In the mountainous region west of Nara, Machiko (Machiko Ono) is adjusting to her new role as caregiver at an old folks’ home. Burdened by the death of her young son, Machiko is drawn to dementia-affected patient Shigeki (Shigeki Uda). With only a syllable separating the name of the caregiver and Shigeki’s dead wife of 33 years, Mako, the unruly patient is similarly attracted to the new staff member.
While taking Shigeki out for a birthday drive, Machiko experiences engine trouble. Machiko leaves the old man briefly to seek help at a nearby farmhouse, and her charge takes the opportunity to grab his precious backpack and bolt into the wilderness. Machiko has no choice but to follow. Quickly becoming lost in the forest, the duo must contend, overnight, with the elements, while Shigeki is propelled forward on an unknown quest.

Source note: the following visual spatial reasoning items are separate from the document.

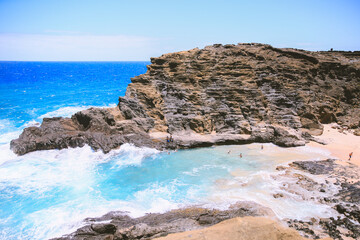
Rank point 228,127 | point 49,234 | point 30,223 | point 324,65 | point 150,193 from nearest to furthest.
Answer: point 49,234 → point 30,223 → point 150,193 → point 228,127 → point 324,65

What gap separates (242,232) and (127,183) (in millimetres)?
9641

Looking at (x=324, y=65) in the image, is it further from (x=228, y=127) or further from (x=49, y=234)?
(x=49, y=234)

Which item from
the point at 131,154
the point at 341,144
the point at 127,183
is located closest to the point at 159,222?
the point at 127,183

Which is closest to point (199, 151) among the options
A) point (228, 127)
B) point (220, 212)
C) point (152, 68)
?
point (228, 127)

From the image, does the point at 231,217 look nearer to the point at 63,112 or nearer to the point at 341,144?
the point at 341,144

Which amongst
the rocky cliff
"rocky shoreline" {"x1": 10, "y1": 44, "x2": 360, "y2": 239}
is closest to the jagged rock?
"rocky shoreline" {"x1": 10, "y1": 44, "x2": 360, "y2": 239}

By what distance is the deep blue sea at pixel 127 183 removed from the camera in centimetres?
1461

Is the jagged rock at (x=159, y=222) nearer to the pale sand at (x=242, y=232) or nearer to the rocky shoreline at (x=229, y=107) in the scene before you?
the pale sand at (x=242, y=232)

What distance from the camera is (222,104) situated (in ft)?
91.8

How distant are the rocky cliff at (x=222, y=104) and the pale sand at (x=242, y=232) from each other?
12988mm

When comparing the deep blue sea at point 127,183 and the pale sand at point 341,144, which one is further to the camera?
the pale sand at point 341,144

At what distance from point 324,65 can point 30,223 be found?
117 ft

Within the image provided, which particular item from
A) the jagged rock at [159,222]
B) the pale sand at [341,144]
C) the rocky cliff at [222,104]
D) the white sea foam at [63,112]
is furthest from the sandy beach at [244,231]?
the white sea foam at [63,112]

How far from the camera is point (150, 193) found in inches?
669
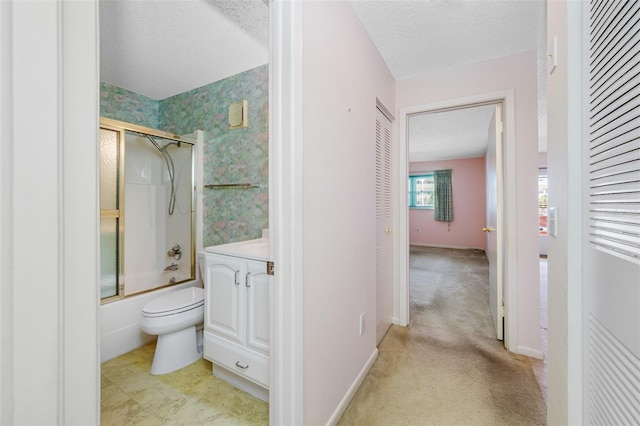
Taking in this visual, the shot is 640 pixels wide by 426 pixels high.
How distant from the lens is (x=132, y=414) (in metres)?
1.49

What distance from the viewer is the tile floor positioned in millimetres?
1457

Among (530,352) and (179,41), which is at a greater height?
(179,41)

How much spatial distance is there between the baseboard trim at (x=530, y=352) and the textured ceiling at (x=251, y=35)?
2.29 metres

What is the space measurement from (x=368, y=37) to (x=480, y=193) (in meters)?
6.14

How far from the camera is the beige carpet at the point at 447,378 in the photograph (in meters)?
1.48

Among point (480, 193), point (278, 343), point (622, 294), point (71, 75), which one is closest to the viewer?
point (71, 75)

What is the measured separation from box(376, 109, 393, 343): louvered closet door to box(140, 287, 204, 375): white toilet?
1414 millimetres

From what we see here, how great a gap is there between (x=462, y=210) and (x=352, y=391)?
6.54 m

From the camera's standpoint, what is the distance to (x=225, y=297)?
5.39ft

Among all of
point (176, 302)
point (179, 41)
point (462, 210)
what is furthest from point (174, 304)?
point (462, 210)

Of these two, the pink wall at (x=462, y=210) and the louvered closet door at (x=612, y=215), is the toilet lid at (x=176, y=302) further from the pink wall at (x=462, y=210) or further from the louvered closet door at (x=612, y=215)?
the pink wall at (x=462, y=210)

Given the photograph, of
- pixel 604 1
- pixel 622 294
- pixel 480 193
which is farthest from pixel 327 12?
pixel 480 193

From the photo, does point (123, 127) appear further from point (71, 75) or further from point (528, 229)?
point (528, 229)

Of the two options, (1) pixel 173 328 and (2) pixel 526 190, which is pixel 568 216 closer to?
(2) pixel 526 190
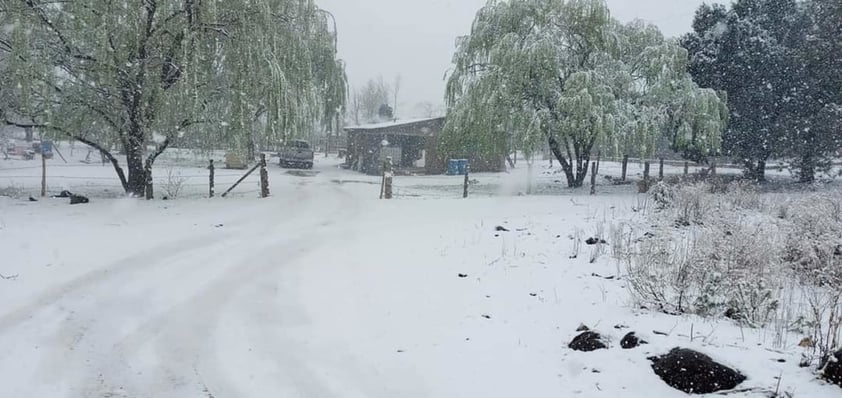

Like many classical Japanese artists for centuries before her, Kawase is clearly inspired by nature. Punctuating the helmer’s slight, slow script are gorgeous images of fields and forests that imbue the pic with a haiku sensibility. Unfortunately, Kawase’s spiritual themes seem more calculated than heartfelt. Aud endurance is tested by a directing style that is by turns hamfistedly deliberate and annoyingly tentative. The latter mode creates an ad hoc, undisciplined feel, like Terrence Malick at his most easily distracted.
Lensing by Hideyo Nakano is exquisite, vividly capturing a primal energy.
Thesps are as wooden as the trees around them and fail to transcend their roles as ciphers for the helmer’s vague vision. Tech credits are pro.